Victor Wilson, still wearing his orange hat, raced up the parking lot. Five workers jogged along behind him. The crew did not appear to be paying much attention to Victor’s bellowed orders, commands that were liberally sprinkled with curses. With his red ponytail flapping, Victor swerved away from Barry and me and toward the truck, but not before I’d squinted at the boldly printed words on his sweatshirt. We Got Dirt. No kidding, I thought. Lots and lots of dirt.

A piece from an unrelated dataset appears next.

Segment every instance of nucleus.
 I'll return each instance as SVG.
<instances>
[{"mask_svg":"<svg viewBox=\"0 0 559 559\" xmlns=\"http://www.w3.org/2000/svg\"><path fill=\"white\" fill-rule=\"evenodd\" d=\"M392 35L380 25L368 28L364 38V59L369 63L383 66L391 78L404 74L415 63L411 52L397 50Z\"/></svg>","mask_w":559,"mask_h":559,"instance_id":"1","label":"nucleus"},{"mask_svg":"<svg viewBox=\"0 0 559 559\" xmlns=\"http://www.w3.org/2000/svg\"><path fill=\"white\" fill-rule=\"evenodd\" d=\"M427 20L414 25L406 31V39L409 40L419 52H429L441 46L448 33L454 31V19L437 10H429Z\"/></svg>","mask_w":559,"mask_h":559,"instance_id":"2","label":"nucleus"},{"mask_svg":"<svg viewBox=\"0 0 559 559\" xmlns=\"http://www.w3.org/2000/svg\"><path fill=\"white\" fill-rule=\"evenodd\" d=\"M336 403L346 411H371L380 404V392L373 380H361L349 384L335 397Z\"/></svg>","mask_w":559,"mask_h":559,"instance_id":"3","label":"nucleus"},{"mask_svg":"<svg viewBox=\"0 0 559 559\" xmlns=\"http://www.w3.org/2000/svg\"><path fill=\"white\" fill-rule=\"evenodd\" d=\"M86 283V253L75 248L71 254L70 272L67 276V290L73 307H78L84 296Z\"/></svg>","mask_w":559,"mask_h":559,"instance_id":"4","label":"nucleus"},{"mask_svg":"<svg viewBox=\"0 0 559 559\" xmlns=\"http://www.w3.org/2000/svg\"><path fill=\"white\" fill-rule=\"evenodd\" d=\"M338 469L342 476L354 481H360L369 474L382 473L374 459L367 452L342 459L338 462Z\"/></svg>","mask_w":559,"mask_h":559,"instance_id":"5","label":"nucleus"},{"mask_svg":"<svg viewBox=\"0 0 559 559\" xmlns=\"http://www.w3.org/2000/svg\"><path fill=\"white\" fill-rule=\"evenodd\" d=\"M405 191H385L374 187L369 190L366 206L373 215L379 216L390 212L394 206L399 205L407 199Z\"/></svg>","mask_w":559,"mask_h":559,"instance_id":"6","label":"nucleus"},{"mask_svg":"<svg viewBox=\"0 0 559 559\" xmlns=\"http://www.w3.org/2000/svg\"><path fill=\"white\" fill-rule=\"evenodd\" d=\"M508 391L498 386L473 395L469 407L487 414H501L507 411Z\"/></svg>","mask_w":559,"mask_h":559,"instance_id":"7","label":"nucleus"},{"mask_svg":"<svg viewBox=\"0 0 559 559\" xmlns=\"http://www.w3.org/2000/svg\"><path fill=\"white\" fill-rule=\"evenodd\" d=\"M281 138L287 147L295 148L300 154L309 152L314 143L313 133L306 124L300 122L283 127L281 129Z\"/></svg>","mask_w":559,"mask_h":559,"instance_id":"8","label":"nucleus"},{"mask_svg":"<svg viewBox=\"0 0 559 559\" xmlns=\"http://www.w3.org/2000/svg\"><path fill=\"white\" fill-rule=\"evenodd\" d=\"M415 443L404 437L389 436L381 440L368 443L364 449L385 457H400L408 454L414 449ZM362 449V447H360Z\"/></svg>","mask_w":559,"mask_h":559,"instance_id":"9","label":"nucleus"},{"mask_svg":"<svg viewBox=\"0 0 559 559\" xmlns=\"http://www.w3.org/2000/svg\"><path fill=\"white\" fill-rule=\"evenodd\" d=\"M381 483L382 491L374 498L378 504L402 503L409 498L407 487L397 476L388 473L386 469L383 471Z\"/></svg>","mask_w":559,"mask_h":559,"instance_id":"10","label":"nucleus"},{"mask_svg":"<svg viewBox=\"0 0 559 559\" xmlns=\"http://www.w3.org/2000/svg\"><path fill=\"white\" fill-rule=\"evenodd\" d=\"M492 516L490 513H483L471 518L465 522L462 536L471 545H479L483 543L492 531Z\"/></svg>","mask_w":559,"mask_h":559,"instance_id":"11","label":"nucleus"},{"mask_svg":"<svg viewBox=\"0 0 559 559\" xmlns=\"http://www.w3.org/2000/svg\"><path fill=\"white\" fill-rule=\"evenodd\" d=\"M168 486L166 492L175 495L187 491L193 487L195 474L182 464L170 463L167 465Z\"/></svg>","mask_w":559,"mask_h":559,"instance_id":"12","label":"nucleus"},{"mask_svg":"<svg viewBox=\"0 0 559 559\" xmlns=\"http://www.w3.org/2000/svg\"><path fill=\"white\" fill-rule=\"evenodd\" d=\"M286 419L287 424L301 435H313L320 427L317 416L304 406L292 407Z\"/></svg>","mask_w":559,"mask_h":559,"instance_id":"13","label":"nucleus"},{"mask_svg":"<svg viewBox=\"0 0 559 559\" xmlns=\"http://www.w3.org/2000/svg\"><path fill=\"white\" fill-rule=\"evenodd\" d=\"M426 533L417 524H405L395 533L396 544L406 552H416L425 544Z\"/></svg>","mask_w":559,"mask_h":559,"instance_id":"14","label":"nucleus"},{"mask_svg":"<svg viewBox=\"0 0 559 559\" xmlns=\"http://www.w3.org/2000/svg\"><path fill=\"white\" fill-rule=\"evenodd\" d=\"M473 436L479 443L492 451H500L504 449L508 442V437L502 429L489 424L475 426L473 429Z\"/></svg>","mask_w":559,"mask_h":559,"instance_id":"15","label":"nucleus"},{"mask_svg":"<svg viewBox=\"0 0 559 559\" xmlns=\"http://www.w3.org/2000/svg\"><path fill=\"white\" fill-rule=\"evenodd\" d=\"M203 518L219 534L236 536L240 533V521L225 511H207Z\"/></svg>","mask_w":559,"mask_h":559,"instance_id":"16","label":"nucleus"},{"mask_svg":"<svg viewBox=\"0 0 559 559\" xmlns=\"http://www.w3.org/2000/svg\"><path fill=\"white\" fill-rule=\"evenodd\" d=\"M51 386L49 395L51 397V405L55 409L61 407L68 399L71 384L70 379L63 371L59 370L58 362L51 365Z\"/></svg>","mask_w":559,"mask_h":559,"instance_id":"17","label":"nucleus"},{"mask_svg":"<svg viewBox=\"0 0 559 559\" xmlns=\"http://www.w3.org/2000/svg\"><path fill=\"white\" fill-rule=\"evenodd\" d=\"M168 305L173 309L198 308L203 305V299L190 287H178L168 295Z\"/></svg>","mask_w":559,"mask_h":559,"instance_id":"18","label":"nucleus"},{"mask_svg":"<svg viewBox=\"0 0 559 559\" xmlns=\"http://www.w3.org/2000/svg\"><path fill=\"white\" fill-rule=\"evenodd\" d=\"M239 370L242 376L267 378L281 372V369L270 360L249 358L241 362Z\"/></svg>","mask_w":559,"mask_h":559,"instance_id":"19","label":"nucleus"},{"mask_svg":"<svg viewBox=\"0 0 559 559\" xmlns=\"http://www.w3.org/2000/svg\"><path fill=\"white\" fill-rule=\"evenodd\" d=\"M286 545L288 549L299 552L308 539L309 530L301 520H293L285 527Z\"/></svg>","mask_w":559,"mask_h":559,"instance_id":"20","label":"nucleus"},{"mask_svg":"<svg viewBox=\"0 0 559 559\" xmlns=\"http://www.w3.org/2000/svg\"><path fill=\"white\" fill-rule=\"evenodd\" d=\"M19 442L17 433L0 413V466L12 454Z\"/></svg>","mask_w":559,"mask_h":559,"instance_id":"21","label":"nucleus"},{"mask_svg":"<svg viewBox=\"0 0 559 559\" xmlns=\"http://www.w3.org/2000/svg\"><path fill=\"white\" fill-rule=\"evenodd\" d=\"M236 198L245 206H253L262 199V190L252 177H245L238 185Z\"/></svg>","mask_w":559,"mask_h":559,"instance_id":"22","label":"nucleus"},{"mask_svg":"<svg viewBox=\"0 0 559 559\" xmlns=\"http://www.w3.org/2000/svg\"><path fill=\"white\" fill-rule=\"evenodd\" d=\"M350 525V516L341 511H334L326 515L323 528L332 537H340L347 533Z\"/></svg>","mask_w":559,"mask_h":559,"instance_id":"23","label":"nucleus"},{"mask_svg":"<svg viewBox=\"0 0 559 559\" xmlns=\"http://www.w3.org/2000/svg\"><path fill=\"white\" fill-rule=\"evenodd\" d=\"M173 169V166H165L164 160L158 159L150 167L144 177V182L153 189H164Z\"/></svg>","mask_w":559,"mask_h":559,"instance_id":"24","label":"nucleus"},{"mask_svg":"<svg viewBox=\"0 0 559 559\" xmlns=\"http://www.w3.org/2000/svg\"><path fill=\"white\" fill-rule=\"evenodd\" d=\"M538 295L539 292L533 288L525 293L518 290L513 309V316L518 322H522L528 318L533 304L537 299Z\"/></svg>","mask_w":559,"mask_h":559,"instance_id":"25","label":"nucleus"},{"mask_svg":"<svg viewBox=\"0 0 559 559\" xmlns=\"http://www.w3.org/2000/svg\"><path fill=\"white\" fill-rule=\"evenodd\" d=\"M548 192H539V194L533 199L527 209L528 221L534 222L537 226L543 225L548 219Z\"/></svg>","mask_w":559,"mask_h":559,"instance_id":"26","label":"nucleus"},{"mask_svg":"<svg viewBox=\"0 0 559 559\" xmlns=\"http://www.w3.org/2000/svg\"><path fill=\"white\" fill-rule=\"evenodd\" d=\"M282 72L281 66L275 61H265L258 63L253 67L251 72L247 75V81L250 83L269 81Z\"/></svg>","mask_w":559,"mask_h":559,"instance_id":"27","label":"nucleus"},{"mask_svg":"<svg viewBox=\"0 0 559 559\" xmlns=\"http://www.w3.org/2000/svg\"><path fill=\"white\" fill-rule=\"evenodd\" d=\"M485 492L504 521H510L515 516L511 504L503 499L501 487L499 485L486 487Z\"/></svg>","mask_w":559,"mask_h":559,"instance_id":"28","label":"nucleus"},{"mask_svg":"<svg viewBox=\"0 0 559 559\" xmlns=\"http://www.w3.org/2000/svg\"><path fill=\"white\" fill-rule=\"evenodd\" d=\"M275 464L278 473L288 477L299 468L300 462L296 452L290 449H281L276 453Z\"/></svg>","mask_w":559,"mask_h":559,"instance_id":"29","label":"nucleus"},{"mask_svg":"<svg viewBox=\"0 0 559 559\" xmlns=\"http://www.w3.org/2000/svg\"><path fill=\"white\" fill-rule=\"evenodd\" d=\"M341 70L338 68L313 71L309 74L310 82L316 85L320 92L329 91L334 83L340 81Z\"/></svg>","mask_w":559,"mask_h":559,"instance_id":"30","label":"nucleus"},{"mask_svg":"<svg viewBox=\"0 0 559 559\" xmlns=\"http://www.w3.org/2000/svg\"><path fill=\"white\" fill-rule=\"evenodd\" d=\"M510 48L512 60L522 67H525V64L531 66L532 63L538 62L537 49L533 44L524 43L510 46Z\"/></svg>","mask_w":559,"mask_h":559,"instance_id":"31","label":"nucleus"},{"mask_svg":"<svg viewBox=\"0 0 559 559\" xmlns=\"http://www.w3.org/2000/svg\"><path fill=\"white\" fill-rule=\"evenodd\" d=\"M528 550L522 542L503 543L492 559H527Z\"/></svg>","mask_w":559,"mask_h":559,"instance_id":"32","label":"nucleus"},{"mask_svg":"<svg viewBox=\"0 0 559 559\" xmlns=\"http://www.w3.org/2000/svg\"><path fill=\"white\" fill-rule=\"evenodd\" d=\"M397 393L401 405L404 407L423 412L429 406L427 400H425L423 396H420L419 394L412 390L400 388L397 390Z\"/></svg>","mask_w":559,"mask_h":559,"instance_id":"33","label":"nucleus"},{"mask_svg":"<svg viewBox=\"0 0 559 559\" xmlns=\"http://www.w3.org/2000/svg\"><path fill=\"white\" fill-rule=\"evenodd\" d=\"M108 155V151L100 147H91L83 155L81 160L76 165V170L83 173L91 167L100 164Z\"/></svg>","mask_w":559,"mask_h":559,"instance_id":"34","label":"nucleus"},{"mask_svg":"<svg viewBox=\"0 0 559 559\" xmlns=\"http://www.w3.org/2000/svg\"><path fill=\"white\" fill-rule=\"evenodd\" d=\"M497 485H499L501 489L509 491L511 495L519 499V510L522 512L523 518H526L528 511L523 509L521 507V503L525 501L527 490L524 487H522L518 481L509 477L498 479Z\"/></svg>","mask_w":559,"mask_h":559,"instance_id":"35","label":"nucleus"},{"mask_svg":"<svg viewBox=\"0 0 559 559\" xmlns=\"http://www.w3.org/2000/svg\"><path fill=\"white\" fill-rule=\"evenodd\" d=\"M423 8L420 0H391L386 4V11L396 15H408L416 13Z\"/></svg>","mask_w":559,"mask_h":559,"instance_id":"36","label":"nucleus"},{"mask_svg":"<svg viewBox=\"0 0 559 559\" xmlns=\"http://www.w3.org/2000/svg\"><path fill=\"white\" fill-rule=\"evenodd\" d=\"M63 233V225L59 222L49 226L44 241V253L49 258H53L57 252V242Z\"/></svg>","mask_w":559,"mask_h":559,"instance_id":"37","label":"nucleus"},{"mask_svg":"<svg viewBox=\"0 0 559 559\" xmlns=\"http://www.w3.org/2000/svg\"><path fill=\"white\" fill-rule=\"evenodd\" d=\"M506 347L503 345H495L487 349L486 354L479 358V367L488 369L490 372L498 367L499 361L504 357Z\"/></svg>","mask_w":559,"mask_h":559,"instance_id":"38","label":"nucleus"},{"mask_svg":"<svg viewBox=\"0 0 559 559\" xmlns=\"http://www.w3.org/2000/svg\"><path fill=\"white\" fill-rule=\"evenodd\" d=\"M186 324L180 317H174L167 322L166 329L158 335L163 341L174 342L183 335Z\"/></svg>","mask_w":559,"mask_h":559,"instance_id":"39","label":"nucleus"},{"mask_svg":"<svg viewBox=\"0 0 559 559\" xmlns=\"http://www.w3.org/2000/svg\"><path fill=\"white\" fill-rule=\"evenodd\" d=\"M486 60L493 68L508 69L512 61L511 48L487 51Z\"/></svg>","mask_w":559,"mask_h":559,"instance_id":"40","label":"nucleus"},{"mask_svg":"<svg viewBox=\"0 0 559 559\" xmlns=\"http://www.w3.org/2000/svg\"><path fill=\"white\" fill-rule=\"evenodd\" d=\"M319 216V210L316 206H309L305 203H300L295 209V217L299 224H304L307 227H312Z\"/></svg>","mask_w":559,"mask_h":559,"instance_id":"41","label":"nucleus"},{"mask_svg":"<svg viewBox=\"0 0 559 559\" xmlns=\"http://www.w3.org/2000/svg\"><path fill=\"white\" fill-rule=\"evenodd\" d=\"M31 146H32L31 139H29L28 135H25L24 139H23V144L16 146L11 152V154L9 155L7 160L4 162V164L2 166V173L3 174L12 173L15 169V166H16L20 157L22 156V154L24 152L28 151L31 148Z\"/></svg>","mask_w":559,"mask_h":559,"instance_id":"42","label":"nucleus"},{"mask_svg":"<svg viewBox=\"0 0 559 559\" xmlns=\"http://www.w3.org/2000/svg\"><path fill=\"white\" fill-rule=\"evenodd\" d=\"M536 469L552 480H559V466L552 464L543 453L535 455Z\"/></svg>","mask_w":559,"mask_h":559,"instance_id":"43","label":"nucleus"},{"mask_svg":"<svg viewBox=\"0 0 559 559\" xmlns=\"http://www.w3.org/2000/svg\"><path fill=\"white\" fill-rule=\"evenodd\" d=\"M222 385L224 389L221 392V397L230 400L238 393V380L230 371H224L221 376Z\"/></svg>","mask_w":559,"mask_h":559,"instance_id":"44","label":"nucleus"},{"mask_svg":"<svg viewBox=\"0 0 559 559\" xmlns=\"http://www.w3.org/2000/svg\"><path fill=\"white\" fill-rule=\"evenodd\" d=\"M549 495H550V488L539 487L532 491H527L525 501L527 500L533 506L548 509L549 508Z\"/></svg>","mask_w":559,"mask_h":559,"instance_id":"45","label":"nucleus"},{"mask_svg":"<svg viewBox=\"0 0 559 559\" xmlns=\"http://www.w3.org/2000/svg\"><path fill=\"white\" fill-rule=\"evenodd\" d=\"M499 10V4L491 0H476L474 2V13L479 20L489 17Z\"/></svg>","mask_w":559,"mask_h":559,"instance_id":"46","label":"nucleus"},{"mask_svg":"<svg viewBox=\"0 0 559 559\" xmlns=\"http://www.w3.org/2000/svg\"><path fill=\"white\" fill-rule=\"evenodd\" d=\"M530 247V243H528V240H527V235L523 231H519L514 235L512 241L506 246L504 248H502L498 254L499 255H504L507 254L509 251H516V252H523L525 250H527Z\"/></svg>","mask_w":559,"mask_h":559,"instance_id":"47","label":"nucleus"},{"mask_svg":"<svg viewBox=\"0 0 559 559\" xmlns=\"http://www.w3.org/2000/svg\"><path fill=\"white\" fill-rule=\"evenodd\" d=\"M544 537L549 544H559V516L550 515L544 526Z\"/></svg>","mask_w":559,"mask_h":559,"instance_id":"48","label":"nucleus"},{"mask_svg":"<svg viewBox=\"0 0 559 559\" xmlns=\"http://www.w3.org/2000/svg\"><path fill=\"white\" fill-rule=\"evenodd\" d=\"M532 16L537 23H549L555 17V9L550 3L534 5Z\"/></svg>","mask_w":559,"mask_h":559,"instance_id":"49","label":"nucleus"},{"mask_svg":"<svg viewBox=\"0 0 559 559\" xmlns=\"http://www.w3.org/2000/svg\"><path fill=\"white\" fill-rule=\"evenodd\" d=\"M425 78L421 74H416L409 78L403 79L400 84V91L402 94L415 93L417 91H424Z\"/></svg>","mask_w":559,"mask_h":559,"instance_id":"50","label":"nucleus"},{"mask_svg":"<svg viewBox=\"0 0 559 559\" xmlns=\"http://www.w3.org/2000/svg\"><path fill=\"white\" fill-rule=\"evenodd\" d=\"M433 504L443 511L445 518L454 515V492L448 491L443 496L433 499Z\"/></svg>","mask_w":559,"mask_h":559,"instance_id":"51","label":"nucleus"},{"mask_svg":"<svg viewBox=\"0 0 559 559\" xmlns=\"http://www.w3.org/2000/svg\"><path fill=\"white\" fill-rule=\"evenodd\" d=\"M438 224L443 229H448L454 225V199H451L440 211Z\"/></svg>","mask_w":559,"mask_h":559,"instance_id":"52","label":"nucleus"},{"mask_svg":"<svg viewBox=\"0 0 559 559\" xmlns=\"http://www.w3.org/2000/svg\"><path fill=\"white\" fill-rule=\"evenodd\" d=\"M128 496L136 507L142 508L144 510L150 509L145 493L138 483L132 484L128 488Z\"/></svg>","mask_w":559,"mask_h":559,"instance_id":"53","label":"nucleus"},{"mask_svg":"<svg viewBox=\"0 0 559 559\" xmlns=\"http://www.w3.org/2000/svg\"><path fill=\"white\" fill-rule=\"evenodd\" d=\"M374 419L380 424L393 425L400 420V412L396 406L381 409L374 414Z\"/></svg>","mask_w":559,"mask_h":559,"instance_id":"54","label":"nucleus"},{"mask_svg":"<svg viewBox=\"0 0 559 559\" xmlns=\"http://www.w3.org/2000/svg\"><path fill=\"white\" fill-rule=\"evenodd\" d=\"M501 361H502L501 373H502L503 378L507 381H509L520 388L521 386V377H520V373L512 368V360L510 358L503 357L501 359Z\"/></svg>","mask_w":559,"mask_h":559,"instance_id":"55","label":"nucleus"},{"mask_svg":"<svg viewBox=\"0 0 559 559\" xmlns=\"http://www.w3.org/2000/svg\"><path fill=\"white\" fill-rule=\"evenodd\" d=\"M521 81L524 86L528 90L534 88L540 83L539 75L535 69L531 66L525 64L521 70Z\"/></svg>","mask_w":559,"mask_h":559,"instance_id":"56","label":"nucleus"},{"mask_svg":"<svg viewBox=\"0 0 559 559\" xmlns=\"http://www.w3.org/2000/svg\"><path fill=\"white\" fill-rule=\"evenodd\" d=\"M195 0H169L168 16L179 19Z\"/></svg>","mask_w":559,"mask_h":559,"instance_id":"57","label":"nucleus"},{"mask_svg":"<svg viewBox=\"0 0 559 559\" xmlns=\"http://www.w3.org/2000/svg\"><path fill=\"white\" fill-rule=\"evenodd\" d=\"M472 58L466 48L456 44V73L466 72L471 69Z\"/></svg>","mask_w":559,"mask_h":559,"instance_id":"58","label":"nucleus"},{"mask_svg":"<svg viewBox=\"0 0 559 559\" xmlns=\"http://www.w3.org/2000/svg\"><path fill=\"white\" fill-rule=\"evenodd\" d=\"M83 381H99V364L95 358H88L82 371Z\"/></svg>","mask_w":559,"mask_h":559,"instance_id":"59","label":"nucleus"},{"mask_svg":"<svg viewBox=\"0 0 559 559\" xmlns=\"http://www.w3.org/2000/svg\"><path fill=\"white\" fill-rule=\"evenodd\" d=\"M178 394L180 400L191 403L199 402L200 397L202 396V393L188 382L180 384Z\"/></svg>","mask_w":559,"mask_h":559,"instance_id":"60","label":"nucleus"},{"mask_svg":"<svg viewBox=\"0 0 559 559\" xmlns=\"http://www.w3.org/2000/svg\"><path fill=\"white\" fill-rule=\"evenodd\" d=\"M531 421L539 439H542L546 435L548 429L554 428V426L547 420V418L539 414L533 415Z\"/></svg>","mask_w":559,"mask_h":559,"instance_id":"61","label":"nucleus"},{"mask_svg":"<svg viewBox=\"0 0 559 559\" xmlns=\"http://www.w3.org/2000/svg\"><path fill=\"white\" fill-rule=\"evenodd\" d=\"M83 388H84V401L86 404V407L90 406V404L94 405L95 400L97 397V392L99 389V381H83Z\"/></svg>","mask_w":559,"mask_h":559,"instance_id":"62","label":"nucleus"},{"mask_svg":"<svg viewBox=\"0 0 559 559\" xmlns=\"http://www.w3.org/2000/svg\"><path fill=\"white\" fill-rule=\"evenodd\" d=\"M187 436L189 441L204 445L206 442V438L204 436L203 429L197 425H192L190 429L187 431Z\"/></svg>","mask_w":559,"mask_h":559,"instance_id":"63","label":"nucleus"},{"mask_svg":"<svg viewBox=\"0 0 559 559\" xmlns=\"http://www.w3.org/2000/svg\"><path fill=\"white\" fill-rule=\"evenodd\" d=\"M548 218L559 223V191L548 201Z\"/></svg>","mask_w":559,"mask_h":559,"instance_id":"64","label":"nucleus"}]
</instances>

Barry hobbled up beside me and we both spoke at once. What happened, Who could have done such a thing, Are you badly hurt, Do you have a cell phone? Without waiting for my reply, Barry wiped the trickle of blood from his scraped forehead and gazed at Victor, who was now climbing into the truck.
“No, no!” I yelled. “You shouldn’t be doing that!” Ten minutes ago, the crazed driver of that vehicle had tried to kill us. Or at least it sure had seemed that way. Nobody should be touching anything until the cops arrived.
Disregarding my protest, Victor tried to start the truck anyway. The engine groaned, clicked, and refused to turn over. With another cascade of curses, he finally got the engine going. The behemoth truck revved and erupted into an insistent beep beep beep as it growled back from the embankment and swerved to miss the mountains of displaced berm dirt. The gaggle of spectators standing on Doughnut Drive moved aside en masse.
Julian, still sopping, sprinted over to us. He assessed me, then Barry, and asked if we needed to go to the hospital. We both said no. Just call the cops, I told him. Julian replied that he was calling the cops and an ambulance to have us looked at.